What Does the Future Hold for U.S. Cryptocurrency Markets?
This inquiry arrives at a time of exponential growth in global cryptocurrency trading volumes, making the SEC’s timing absolutely critical. If the U.S. fails to establish clear regulatory frameworks, it risks trailing behind the rest of the world. The insights gathered during this public feedback period will play a pivotal role in how the U.S. cryptocurrency market navigates the competitive pressures of a global arena. With meaningful contributions from industry stakeholders, the SEC has the chance to formulate rules that not only ensure investor safety but also stimulate creativity and growth in the cryptocurrency sector.

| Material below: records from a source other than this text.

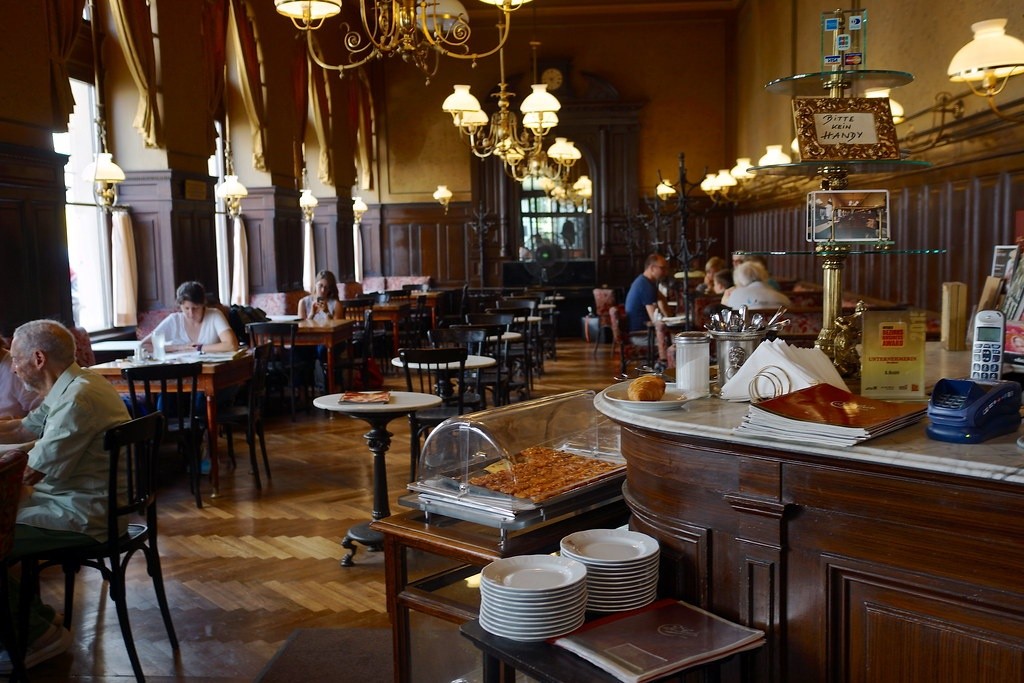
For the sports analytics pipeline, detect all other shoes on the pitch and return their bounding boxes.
[654,359,668,371]
[187,448,220,474]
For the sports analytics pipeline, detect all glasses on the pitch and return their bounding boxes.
[647,264,666,272]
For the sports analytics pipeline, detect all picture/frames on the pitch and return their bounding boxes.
[792,97,901,160]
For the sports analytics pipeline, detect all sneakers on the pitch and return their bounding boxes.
[0,612,75,674]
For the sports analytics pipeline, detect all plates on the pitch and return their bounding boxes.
[605,389,693,410]
[478,554,588,642]
[559,528,660,611]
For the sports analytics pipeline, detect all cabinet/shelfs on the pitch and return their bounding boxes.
[734,70,951,257]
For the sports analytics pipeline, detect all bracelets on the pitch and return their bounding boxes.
[197,344,203,352]
[323,308,329,314]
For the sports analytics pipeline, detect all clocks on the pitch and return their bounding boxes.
[536,55,570,98]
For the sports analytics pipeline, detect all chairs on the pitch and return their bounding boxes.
[0,277,664,683]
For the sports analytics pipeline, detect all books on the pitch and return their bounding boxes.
[546,598,767,683]
[1001,252,1024,321]
[732,382,928,447]
[338,390,391,405]
[198,348,248,361]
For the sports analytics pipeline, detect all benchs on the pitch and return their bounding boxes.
[672,275,902,336]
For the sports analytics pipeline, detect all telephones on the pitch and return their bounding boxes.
[970,310,1005,380]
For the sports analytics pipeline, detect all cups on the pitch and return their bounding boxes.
[151,331,166,360]
[712,331,769,387]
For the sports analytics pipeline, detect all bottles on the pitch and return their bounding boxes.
[675,330,711,399]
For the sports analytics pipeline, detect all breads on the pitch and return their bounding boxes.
[628,375,666,400]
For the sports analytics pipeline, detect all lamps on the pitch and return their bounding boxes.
[90,1,127,207]
[657,138,800,207]
[946,18,1024,126]
[890,87,965,156]
[274,0,599,217]
[211,21,247,217]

Conclusion: Seizing a Moment for Transformation
The SEC’s initiative to gather public insights on cryptocurrency trading represents a unique turning point for the entire ecosystem. By fostering open dialogue, there’s potential for the regulatory landscape to evolve into one that champions innovation while fiercely protecting investors. The outcome will depend on the active engagement of diverse voices in the market, ultimately crafting a balanced and robust framework that meets the distinctive challenges posed by cryptocurrency trading. As this critical process unfolds, the onus is on stakeholders to step forward, shaping a future where U.S. cryptocurrency markets can thrive upon a global stage.